Dimension Inx, a regenerative biomaterials company, has been awarded funding from the United States Department of Defense to develop innovative products to repair tracheal injuries. The $240,000 award will support the initial development of a new tracheal implant solution that overcomes current limitations and can be readily applied for emergency treatment as well as restoration of long-term patient health.
This project leverages Dimension Inx’s patented biomaterials platform for creating implantable constructs that emulate the complex microenvironment of the trachea. The constructs will be combined with a novel hydrogel to further support effective remodeling into normally functioning tracheal tissue. “Our technology platform allows us to create unique, microstructurally-driven materials and structures that account for the complex multi-tissue environment of the trachea,” said Dr. Adam Jakus, Dimension Inx Chief Technology Officer and principal investigator for this project. “This is critical for promoting healthy tissue regeneration and restoring the original tissue functions.”
Tracheal injuries, such as those affecting military warfighters, can be immediately life-threatening, compromising the ability to breathe and requiring emergency stabilization. Current emergency treatment options are severely limited, and even with successful stabilization, long-term comprehensive medical treatment is often required to maintain patient health. Surgical approaches to treat tracheal defects are complex with up to 80% mortality, in large part due to the limited efficacy of implant options.

(Spatial grounding data)
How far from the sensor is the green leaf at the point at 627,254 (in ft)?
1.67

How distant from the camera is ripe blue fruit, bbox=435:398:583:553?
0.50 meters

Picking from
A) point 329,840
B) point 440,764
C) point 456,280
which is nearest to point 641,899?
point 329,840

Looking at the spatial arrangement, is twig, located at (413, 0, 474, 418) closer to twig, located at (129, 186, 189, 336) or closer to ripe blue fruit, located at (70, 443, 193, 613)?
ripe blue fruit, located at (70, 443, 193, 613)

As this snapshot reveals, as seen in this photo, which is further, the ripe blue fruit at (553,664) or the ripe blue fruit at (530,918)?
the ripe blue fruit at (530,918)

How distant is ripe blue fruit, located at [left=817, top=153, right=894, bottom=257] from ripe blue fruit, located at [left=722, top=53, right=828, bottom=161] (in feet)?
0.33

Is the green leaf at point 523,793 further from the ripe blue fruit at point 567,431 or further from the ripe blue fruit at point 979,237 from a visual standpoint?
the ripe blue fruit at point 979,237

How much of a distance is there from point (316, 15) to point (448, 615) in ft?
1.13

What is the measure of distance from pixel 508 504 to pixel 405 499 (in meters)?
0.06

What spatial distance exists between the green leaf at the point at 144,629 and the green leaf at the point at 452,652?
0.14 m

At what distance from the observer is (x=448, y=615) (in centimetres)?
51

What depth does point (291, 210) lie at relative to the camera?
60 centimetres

--

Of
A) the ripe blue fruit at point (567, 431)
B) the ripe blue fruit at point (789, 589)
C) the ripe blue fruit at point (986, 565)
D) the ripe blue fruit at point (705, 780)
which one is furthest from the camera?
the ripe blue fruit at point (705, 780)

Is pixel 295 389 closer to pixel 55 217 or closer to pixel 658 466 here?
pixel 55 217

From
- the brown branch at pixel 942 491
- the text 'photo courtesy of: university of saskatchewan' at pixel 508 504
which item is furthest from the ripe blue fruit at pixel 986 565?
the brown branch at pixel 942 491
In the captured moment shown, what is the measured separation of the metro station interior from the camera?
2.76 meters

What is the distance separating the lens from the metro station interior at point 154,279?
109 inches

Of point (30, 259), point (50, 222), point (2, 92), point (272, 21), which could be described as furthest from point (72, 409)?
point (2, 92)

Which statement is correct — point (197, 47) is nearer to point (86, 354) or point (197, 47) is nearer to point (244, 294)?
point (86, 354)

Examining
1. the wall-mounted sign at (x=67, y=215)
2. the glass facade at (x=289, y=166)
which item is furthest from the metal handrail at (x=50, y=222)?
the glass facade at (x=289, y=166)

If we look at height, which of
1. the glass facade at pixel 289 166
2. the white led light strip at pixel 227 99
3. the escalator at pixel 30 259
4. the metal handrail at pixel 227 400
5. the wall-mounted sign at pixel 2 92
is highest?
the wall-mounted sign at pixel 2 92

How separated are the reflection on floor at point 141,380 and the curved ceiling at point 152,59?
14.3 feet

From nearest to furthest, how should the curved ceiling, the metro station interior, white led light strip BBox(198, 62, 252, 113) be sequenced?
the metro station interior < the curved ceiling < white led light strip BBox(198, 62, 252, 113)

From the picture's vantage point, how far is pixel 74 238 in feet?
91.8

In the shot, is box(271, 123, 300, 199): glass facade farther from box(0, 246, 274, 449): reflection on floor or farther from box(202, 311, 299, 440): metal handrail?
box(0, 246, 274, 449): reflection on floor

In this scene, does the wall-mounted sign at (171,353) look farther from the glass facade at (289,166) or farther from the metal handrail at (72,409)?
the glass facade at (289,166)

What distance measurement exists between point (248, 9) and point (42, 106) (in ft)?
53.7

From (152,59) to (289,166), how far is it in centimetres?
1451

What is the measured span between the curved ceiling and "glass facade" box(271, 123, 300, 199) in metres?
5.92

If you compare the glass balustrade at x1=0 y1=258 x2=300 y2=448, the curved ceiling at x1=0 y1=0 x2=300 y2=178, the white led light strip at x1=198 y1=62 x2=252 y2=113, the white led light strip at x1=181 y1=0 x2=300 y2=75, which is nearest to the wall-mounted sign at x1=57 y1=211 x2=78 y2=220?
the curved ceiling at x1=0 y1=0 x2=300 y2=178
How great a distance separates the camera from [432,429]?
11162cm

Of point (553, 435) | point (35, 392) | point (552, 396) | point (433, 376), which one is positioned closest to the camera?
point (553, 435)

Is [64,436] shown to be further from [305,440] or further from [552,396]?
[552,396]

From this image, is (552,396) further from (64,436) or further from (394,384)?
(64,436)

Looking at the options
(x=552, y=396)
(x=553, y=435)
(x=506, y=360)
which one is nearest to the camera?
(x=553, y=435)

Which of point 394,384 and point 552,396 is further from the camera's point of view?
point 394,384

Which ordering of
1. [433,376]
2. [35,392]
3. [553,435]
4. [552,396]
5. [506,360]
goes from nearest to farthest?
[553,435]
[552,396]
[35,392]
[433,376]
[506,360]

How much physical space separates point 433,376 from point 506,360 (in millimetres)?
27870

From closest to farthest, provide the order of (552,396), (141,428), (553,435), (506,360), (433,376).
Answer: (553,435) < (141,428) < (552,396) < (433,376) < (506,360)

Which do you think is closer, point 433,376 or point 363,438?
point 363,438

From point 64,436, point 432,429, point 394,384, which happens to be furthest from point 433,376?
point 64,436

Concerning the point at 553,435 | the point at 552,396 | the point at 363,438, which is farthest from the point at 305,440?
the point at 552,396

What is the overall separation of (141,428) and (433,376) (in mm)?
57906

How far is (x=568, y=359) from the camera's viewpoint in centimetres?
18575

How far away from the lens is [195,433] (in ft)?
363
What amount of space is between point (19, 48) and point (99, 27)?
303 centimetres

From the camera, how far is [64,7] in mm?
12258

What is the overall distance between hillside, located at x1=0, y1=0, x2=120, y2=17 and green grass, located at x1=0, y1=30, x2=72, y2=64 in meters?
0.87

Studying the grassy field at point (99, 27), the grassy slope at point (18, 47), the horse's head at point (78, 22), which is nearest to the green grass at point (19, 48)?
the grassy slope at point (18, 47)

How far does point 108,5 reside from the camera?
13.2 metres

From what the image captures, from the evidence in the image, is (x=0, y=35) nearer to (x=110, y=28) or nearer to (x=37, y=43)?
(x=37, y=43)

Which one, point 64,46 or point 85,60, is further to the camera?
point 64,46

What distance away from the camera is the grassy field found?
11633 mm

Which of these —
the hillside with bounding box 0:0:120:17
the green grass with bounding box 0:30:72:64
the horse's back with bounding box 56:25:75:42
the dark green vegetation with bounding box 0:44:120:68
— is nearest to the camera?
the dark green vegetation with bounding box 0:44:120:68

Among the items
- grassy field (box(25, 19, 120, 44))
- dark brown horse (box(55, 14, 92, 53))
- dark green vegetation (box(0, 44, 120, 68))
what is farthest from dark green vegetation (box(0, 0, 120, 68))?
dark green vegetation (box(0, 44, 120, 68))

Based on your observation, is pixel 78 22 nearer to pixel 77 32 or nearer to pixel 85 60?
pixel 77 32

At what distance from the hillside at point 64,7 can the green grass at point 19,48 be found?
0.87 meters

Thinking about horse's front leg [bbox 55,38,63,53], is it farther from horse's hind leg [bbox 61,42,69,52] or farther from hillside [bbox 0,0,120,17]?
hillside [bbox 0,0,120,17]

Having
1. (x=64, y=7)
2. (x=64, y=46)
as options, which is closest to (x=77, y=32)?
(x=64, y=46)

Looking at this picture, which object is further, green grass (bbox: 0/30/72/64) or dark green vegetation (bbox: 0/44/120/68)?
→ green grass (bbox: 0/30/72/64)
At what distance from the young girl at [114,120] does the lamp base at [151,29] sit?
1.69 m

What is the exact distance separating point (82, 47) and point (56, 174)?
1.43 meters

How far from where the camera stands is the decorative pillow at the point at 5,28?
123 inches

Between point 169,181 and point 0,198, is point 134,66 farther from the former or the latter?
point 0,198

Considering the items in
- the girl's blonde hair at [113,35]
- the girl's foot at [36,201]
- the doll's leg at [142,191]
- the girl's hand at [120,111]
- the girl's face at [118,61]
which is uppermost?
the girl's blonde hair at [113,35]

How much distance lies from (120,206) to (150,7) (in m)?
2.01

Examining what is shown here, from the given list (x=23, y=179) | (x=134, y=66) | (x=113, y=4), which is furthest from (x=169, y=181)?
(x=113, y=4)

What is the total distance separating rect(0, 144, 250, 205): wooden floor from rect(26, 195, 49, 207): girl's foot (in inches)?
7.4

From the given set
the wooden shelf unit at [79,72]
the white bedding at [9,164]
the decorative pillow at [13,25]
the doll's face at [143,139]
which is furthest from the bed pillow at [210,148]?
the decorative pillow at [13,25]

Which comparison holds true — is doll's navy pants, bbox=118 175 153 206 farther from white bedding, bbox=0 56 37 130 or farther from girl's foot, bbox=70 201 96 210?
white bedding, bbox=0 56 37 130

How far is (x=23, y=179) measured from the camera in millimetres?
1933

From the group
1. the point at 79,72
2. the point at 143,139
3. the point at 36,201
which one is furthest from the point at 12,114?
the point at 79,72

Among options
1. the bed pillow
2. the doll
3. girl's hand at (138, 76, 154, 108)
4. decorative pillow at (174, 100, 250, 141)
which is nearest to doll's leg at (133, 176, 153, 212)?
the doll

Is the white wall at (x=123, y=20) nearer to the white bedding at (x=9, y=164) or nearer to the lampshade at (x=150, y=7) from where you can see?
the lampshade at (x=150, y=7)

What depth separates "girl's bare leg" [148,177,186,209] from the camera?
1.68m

→ Tasks to carry out:
#1 Translate this sentence from the tracheal implant article into Spanish: "Current emergency treatment options are severely limited, and even with successful stabilization, long-term comprehensive medical treatment is often required to maintain patient health."
#2 Transcribe the tracheal implant article word for word, from "Dimension Inx, a" to "long-term patient health.".

→ Answers to the exercise:
#1 Las opciones actuales de tratamiento de emergencia son muy limitadas e, incluso con una estabilización exitosa, a menudo se requiere un tratamiento médico integral a largo plazo para mantener la salud del paciente.

#2
Dimension Inx, a regenerative biomaterials company, has been awarded funding from the United States Department of Defense to develop innovative products to repair tracheal injuries. The $240,000 award will support the initial development of a new tracheal implant solution that overcomes current limitations and can be readily applied for emergency treatment as well as restoration of long-term patient health.